Go through the material and write it all out exactly, minus the pictures.
··· Records for processing ···
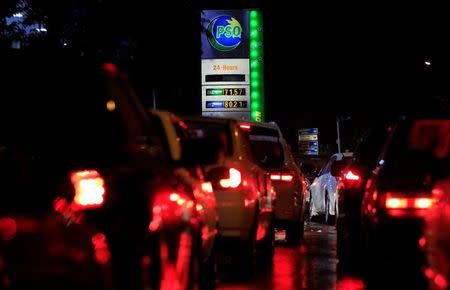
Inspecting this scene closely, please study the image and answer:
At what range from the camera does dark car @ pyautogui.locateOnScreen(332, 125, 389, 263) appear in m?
11.0

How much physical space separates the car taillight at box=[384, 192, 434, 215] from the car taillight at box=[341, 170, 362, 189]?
13.7ft

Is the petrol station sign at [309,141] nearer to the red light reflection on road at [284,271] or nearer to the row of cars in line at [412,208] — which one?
the red light reflection on road at [284,271]

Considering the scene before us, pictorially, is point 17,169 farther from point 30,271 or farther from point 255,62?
point 255,62

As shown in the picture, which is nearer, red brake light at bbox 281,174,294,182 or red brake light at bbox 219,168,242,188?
red brake light at bbox 219,168,242,188

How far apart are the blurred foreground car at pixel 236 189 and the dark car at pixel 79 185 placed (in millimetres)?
4444

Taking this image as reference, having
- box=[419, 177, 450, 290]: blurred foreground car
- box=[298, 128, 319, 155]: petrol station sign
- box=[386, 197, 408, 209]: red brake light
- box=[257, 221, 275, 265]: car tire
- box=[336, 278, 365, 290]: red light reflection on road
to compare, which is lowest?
box=[336, 278, 365, 290]: red light reflection on road

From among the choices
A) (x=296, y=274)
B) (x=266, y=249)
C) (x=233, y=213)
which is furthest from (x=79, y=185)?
(x=266, y=249)

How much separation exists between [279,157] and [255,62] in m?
24.8

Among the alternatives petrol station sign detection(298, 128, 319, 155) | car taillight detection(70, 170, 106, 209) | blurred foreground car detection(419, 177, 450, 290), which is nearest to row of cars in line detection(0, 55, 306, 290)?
car taillight detection(70, 170, 106, 209)

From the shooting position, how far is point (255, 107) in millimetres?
38906

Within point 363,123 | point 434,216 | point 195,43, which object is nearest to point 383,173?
point 434,216

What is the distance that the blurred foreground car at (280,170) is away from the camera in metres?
13.8

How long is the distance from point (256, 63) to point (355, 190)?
27586mm

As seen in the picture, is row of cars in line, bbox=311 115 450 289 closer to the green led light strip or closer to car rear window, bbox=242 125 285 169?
car rear window, bbox=242 125 285 169
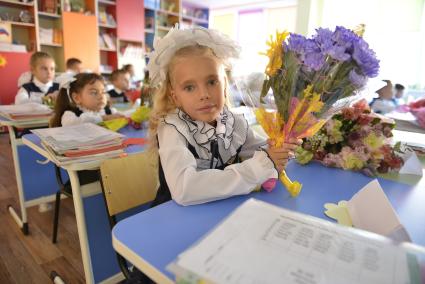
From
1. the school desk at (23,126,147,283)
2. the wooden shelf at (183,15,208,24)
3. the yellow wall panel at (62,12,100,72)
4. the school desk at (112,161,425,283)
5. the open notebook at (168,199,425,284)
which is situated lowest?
the school desk at (23,126,147,283)

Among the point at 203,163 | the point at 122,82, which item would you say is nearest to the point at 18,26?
the point at 122,82

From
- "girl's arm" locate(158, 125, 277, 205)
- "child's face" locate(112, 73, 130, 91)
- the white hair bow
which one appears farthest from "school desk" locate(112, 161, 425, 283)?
"child's face" locate(112, 73, 130, 91)

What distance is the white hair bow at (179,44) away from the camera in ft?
3.25

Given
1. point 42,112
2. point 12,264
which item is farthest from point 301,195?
point 42,112

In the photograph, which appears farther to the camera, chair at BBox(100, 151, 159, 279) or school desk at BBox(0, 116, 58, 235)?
school desk at BBox(0, 116, 58, 235)

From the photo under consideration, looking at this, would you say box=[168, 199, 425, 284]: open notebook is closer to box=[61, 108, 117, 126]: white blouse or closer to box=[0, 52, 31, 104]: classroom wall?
box=[61, 108, 117, 126]: white blouse

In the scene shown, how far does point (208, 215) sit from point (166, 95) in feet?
1.85

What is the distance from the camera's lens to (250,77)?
91cm

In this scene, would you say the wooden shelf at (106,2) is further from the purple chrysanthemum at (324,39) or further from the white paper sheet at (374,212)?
the white paper sheet at (374,212)

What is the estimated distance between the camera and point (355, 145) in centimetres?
115

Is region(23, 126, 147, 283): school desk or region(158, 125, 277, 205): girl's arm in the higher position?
region(158, 125, 277, 205): girl's arm

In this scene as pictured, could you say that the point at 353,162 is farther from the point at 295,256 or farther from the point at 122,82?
the point at 122,82

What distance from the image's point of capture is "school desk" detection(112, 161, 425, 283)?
21.2 inches

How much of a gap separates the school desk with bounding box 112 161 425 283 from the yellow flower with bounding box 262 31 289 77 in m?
0.35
···
Response to the task:
Inspecting this scene closely, please study the image and answer:
At what range from the camera does dark car @ pyautogui.locateOnScreen(332, 125, 389, 263) appear in m?
11.0

How much physical space separates the car taillight at box=[384, 192, 434, 215] from the car taillight at box=[341, 170, 362, 189]?
13.7ft

Is the petrol station sign at [309,141] nearer to the red light reflection on road at [284,271] or nearer to the row of cars in line at [412,208] — which one?
the red light reflection on road at [284,271]

Considering the scene before us, pictorially, is point 17,169 farther from point 30,271 or farther from point 255,62?
point 255,62

As shown in the picture, which is nearer, red brake light at bbox 281,174,294,182 or red brake light at bbox 219,168,242,188?
red brake light at bbox 219,168,242,188

How far apart are the blurred foreground car at pixel 236 189 and the dark car at pixel 79 185 placed (in millimetres)?
4444

Taking this image as reference, having
- box=[419, 177, 450, 290]: blurred foreground car
- box=[298, 128, 319, 155]: petrol station sign
- box=[386, 197, 408, 209]: red brake light
- box=[257, 221, 275, 265]: car tire
- box=[336, 278, 365, 290]: red light reflection on road
to compare, which is lowest?
box=[336, 278, 365, 290]: red light reflection on road

From among the choices
A) (x=296, y=274)
B) (x=266, y=249)
C) (x=233, y=213)
which is furthest from (x=79, y=185)?
(x=266, y=249)

How much separation exists between [279,157] and [255,62] in m?
24.8

Among the alternatives petrol station sign detection(298, 128, 319, 155) | car taillight detection(70, 170, 106, 209) | blurred foreground car detection(419, 177, 450, 290), which is nearest to row of cars in line detection(0, 55, 306, 290)?
car taillight detection(70, 170, 106, 209)

From the shooting position, how far is point (255, 107) in millimetres?
38906

Within point 363,123 | point 434,216 | point 195,43, which object is nearest to point 383,173?
point 434,216

What is the distance that the blurred foreground car at (280,170) is away from the camera in metres?
13.8

How long is the distance from point (256, 63) to point (355, 190)?
27586mm

As seen in the picture, is row of cars in line, bbox=311 115 450 289 closer to the green led light strip or closer to car rear window, bbox=242 125 285 169?
car rear window, bbox=242 125 285 169
From
1. the school desk at (23,126,147,283)
2. the wooden shelf at (183,15,208,24)
3. the yellow wall panel at (62,12,100,72)
4. the school desk at (112,161,425,283)
5. the open notebook at (168,199,425,284)
which is situated lowest?
the school desk at (23,126,147,283)

Among the point at 203,163 | the point at 122,82, which item would you say is nearest to the point at 18,26?
the point at 122,82

From
- "girl's arm" locate(158, 125, 277, 205)
- "child's face" locate(112, 73, 130, 91)
- the white hair bow
which one appears farthest from "school desk" locate(112, 161, 425, 283)?
"child's face" locate(112, 73, 130, 91)

What distance is the white hair bow at (179,44) away from the camera in ft?
3.25

Given
1. point 42,112
2. point 12,264
which item is farthest from point 301,195?
point 42,112

In the photograph, which appears farther to the camera, chair at BBox(100, 151, 159, 279) or school desk at BBox(0, 116, 58, 235)?
school desk at BBox(0, 116, 58, 235)

From the photo under consideration, looking at this, would you say box=[168, 199, 425, 284]: open notebook is closer to box=[61, 108, 117, 126]: white blouse or closer to box=[0, 52, 31, 104]: classroom wall?
box=[61, 108, 117, 126]: white blouse

In the scene shown, how far does point (208, 215) sit from point (166, 95) in feet?
1.85

What is the distance from the camera's lens to (250,77)?
91cm

In this scene, would you say the wooden shelf at (106,2) is further from the purple chrysanthemum at (324,39) or further from the white paper sheet at (374,212)?
the white paper sheet at (374,212)

What is the estimated distance between the camera and point (355, 145) in centimetres?
115

Is region(23, 126, 147, 283): school desk or region(158, 125, 277, 205): girl's arm in the higher position?
region(158, 125, 277, 205): girl's arm

In this scene as pictured, could you say that the point at 353,162 is farther from the point at 295,256 or farther from the point at 122,82?
the point at 122,82

What distance from the image's point of capture is "school desk" detection(112, 161, 425, 283)?
21.2 inches

How much of a gap separates the school desk with bounding box 112 161 425 283 from the yellow flower with bounding box 262 31 289 77 in m?
0.35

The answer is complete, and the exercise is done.